* **Challenges**:
1) Reproduce everything in the mortgage lender passage from "Additionally, everything is" down to "higher interest rate.".
2) In the mortgage lender passage, what backs a mortgage banker?
3) Write the next part of the passage on mortgage bankers and brokers, picking up after its last sentence.

START Text passage

Both mortgage bankers and brokers can offer mortgages to potential homebuyers. So, how do these lenders differ?

The type of lender you decide to go with should not heavily influence the overall outcome in terms of the loan amount and interest rate given. But it will affect the underlying mortgage process.

Each entity operates in contrasting ways, from the initial application to the final stamp of approval and everything in between.

Understanding their differences will set expectations from the start, helping you find a lender that fits your specific situation and overall requirements.

What is a mortgage banker?

A mortgage banker is able to secure the money needed for your mortgage and provide it to you directly. This type of lender is backed by a bank or group of investors who have explicit access to the amount of capital needed.

Mortgage banks can underwrite the loan and approve it themselves. Once the loan officially closes, you will probably start to make payments directly back to that particular bank.

Overall, every aspect of the loan is managed internally. You can view it as your one-stop-shop for a mortgage.

Advantages of a Mortgage Banker

When using a mortgage banker, you are working with a licensed loan officer who is committed to selling mortgages and nothing else. They are experts in the field and can counsel you on the structure of your loan.

Additionally, everything is handled in-house, including mortgage processors, underwriters, and loan officers. You will not have to communicate with any other outside party. This will help to streamline the process, ensuring responsiveness and efficiency throughout every step.   

Disadvantages of a Mortgage Banker

Bigger banking institutions do not offer custom-tailored mortgages. They are working with a strict set of rules, and their loans usually have a one size fits all policy.

If your financial background is a bit rocky, your application may be denied, or you may be given a higher interest rate.

What is a mortgage broker?

Mortgage brokers, on the other hand, have indirect access to the money that will be used for the loan. They have relationships with several banks and must secure the funds that way.

A broker will manage all of the processing duties. They will contact mortgage banks and retail banks in search of a quality loan and low-interest rate on behalf of the borrower.

END Text passage
START Dataset entries

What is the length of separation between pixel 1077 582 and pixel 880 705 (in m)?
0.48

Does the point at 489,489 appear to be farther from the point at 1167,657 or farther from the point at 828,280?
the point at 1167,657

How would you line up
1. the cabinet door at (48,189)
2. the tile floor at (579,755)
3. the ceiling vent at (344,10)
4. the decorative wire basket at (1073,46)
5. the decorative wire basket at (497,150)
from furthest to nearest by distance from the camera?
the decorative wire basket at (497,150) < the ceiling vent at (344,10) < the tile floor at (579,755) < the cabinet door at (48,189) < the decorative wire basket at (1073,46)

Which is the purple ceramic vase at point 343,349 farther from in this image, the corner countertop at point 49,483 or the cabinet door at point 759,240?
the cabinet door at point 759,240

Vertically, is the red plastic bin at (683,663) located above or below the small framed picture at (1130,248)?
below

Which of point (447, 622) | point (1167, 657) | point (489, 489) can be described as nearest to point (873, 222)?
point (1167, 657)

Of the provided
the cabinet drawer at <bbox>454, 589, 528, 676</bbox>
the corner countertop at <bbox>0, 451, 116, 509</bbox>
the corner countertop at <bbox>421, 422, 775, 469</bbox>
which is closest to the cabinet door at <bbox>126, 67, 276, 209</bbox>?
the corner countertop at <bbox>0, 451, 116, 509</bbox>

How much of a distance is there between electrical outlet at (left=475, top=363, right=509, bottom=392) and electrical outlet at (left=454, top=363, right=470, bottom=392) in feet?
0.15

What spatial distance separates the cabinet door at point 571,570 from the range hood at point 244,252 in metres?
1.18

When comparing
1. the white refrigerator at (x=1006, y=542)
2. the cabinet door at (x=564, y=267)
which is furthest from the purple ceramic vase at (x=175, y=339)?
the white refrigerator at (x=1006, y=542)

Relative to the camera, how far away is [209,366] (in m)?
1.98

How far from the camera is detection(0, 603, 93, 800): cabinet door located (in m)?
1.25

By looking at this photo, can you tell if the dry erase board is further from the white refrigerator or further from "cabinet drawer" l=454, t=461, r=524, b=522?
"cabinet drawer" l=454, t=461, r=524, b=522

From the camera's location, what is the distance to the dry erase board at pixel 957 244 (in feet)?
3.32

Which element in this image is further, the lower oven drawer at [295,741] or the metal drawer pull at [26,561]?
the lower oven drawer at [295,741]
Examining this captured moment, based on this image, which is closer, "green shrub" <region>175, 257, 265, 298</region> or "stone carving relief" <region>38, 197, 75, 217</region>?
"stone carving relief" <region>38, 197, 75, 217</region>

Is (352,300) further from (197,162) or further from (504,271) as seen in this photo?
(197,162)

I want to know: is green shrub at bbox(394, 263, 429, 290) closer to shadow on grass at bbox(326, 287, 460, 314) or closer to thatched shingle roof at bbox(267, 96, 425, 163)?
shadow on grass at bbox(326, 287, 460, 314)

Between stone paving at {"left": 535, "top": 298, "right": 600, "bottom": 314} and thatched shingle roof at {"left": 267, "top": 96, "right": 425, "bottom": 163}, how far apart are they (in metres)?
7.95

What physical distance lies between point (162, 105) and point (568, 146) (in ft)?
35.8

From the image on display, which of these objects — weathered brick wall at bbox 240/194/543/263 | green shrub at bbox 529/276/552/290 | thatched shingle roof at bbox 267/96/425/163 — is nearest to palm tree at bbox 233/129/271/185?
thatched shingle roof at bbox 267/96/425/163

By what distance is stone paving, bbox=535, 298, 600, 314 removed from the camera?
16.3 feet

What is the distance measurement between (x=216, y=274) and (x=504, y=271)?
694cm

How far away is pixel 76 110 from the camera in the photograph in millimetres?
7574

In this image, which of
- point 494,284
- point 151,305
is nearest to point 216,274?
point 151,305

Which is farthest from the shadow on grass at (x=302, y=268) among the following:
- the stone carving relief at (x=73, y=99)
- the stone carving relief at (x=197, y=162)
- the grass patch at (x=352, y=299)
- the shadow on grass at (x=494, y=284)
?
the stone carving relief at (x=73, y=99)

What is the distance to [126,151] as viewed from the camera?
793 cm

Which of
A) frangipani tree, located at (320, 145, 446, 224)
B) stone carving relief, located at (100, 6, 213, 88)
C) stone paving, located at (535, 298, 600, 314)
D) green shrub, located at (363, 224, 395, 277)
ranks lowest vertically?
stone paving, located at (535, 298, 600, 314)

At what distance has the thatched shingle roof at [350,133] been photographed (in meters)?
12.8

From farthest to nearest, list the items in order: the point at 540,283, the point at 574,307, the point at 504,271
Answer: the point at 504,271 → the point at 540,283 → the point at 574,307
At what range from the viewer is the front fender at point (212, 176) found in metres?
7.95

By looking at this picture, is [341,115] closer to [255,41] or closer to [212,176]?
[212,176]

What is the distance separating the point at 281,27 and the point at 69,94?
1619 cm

END Dataset entries

* **Answers to the problems**:
1)
Additionally, everything is handled in-house, including mortgage processors, underwriters, and loan officers. You will not have to communicate with any other outside party. This will help to streamline the process, ensuring responsiveness and efficiency throughout every step.   

Disadvantages of a Mortgage Banker

Bigger banking institutions do not offer custom-tailored mortgages. They are working with a strict set of rules, and their loans usually have a one size fits all policy.

If your financial background is a bit rocky, your application may be denied, or you may be given a higher interest rate.

2) A bank or group of investors who have explicit access to the amount of capital needed.

3)
The bank will then decide whether to accept the loan and under what terms. If approved, they will handle the underwriting, funding, closing, and any other tasks involving the loan. In certain cases, disclosures and closing forms may be outsourced to a separate company 

Advantages of a Mortgage Broker

When working with a mortgage broker, you will have access to several loan types through various lenders. This will allow you to sort through different offers and ultimately secure a personalized loan.

Disadvantages of a Mortgage Broker

Because there are several parties involved, communication can get complex.

Once the borrower is matched with a bank, the mortgage broker is officially out of the picture. You may find certain things falling through the cracks, as far as previously obtained documentation and authorization.

The continuous back-and-forth can be tedious.

Should you use a mortgage broker or bank?

The main difference between a mortgage banker and a mortgage broker is how they secure the funds. This will affect how decisions are made and ultimately what gets approved.

Mortgage banks will offer conventional, straight-forward mortgages, while brokers offer a little more flexibility for nontraditional circumstances. 

The loan approval process is very time-consuming and time-sensitive, especially when an important deal is on the table. That’s why choosing a lender who can best serve your needs is critical.